Novel concept 1 occurrence

Finite-Infinite Dialectic

ELI5

Instead of asking "can the ordinary world produce something extraordinary?", Žižek says we should first question whether the "ordinary world" is as simple and stable as Badiou and Levinas assume — because even at the level of everyday life, something unsettling and irreducible is already lurking there.

Definition

The Finite-Infinite Dialectic names Žižek's diagnosis of a shared idealist presupposition running through two otherwise opposed ethical-philosophical projects: Alain Badiou's Event/animal-life opposition and Emmanuel Levinas's ethics of the Other. In both cases, the finite order of empirical being—the "human animal" for Badiou, the embodied face-to-face encounter for Levinas—is accepted as an ontologically unproblematic baseline from which the infinite (the Event, the ethical injunction) erupts or descends. Žižek's Hegelian-materialist counter-move is to refuse this clean division: the properly dialectical gesture is not to posit the infinite against the finite, but to retroactively destabilize the finite ground itself, showing that what presents itself as "mere" biological or experiential givenness is already traversed by antagonism, lack, and the Lacanian Real.

This problematization of the finite leads Žižek to his four-term existential typology (individual, human, subject, neighbor), which is intended to expose what both Badiou and Levinas structurally repress: the figure of the Neighbor-Thing (das Ding as neighbor), whose proximity generates anxiety rather than ethical sublimation. The Finite-Infinite Dialectic thus functions as a meta-critical concept—a name for the idealist short-circuit that Žižek believes haunts both positions, insofar as both treat the relation between finite and infinite as a relation between two stable poles rather than as an antagonism internal to each pole. The move echoes the Hegelian point that the finite is not overcome by the infinite but is itself already self-undermining, always "passing over" into its other from within.

Place in the corpus

This concept appears in slavoj-zizek-less-than-nothing-hegel-and-the-shadow-of-dialectical-materialism-v and functions as a diagnostic hinge within that text's broader argument for a Lacanian inflection of Hegelian dialectics against both Badiouian and Levinasian ethics. It directly invokes the canonical concept of Dialectics: whereas Lacan (and Žižek following him) hold that dialectics cannot resolve into sublation and must reckon with a non-dialectizable remainder, the Finite-Infinite Dialectic names the precise point where Badiou and Levinas fail this test—they smuggle in a resolution by keeping the finite term clean and uncontested. The concept also connects closely to Das Ding and Anxiety: the repressed term in both Badiou and Levinas is the Neighbor as Thing, whose proximity does not issue in an ethical call (as Levinas would have it) but in anxiety—the affect that signals the approach of the Real before symbolization can organize it into demand or injunction. This aligns with the Lacanian account of anxiety as produced not by absence but by the threatening proximity of the object.

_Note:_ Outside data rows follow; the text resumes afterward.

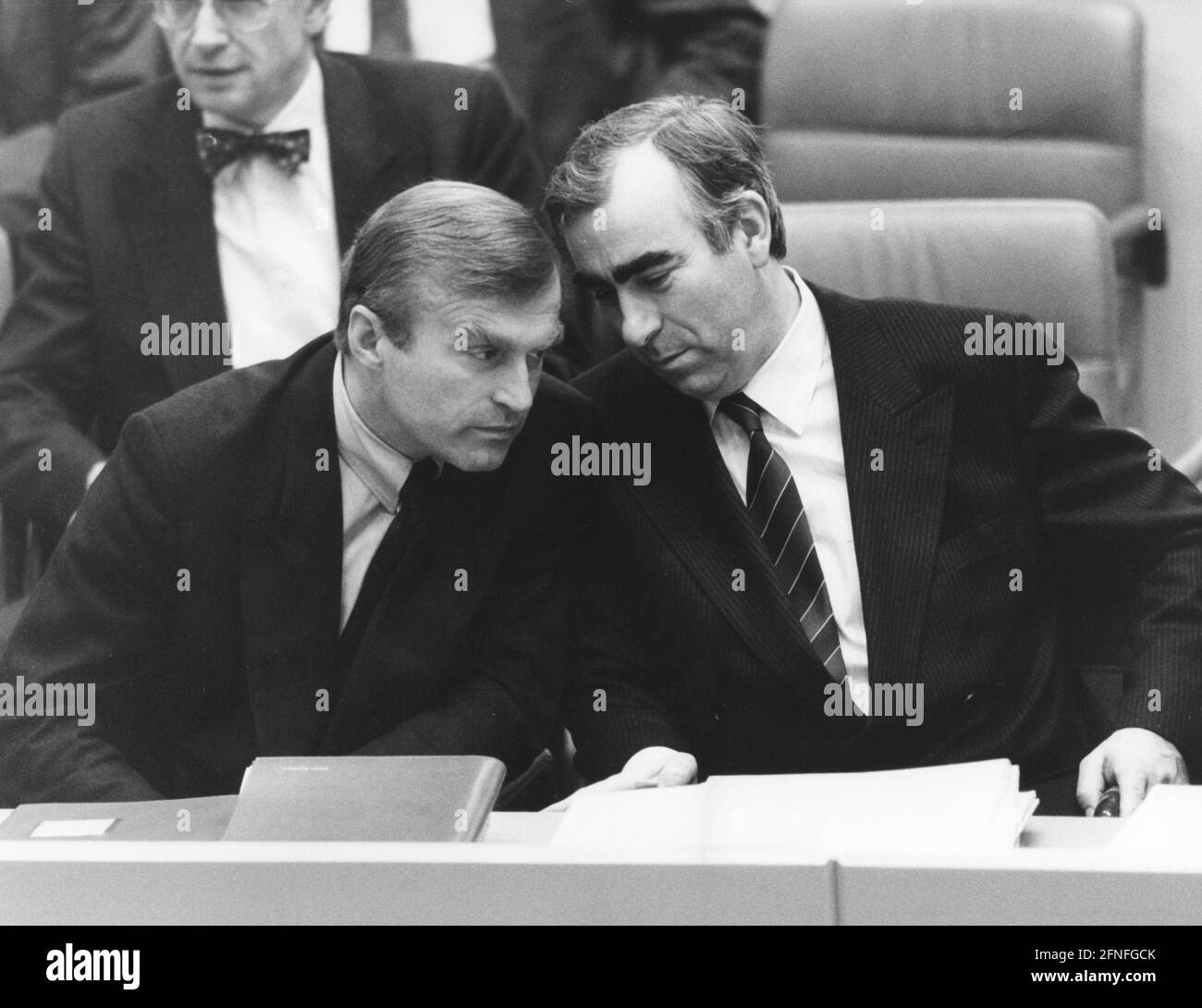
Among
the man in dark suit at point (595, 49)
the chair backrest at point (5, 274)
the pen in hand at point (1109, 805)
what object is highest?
A: the man in dark suit at point (595, 49)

The concept further bears on Ethics of Psychoanalysis and the Four Existential Positions: the Žižekian four-term typology is proposed precisely as the corrective to the finite/infinite binary, mapping the terrain that both Badiou and Levinas occlude by accepting the human animal as a given. Finally, the concept touches Ideology insofar as the acceptance of the finite as a "positive fact" is itself ideological—a naturalization that forecloses the Lacanian Real's disruptive function. The Finite-Infinite Dialectic is thus less a standalone ontological claim than a critical instrument for exposing the idealist residue within ostensibly materialist or anti-humanist ethical frameworks.

Key formulations

Less Than Nothing: Hegel and the Shadow of Dialectical MaterialismSlavoj Žižek · 2012 (page unknown)

In both cases, the 'finite' order of Being is accepted as a positive fact; the question is only whether this order can generate the 'infinite' Event out of itself.

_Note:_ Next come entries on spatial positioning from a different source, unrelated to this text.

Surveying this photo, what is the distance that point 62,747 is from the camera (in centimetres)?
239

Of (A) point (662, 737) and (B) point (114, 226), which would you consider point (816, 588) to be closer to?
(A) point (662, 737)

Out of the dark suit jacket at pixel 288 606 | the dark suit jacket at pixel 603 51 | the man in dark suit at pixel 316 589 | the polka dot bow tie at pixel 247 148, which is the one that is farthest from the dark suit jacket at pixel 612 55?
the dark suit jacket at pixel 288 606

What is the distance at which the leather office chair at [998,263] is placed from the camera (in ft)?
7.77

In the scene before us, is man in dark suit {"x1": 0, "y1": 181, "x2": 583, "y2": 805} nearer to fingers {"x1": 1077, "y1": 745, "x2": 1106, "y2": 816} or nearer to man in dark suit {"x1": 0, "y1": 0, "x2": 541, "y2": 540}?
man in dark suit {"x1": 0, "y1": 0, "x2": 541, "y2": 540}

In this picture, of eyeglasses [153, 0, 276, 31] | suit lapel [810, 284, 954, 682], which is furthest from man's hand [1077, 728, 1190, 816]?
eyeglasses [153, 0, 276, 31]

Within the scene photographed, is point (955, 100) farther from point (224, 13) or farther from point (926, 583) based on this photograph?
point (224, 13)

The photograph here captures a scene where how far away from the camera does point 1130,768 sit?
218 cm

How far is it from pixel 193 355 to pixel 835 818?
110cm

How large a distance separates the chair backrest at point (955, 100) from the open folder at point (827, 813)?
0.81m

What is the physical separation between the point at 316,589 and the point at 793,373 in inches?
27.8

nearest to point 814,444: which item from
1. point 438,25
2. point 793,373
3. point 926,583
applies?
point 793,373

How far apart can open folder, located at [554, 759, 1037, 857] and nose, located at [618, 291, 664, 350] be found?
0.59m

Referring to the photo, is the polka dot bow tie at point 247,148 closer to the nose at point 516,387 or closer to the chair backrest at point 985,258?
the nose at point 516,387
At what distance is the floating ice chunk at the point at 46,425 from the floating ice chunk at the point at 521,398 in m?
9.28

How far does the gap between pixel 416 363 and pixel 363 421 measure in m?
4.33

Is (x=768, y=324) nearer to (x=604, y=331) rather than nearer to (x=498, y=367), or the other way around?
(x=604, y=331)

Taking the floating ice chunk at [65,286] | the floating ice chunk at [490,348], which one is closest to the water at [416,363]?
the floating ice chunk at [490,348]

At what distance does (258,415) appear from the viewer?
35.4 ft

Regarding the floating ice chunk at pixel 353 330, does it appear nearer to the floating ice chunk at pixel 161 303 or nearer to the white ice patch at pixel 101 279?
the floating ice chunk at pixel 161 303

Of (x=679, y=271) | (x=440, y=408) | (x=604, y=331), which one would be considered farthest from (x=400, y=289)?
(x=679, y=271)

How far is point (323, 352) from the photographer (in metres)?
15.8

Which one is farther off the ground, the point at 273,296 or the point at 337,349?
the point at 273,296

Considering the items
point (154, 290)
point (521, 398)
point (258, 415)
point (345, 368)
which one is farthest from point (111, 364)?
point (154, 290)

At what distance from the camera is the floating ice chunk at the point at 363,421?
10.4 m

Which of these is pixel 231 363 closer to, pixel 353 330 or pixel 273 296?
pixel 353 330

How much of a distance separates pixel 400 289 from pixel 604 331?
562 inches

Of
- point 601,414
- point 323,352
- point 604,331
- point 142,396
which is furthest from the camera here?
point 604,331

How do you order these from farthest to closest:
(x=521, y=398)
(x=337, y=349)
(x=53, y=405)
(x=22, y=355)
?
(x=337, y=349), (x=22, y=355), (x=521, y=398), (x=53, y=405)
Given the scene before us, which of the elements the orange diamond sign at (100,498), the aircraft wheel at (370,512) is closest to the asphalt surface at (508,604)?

The phrase "accepted as a positive fact" is theoretically loaded because it identifies the precise idealist gesture: treating the finite as ontologically settled and uncontested, which Žižek (following Hegel and Lacan) regards as a foreclosure of the Real. The opposition between "finite order of Being" and "infinite Event" then maps onto the Lacanian symbolic/Real divide, with the quote exposing that both Badiou and Levinas ask only about the direction of movement between the two poles rather than questioning whether the finite pole itself is coherent.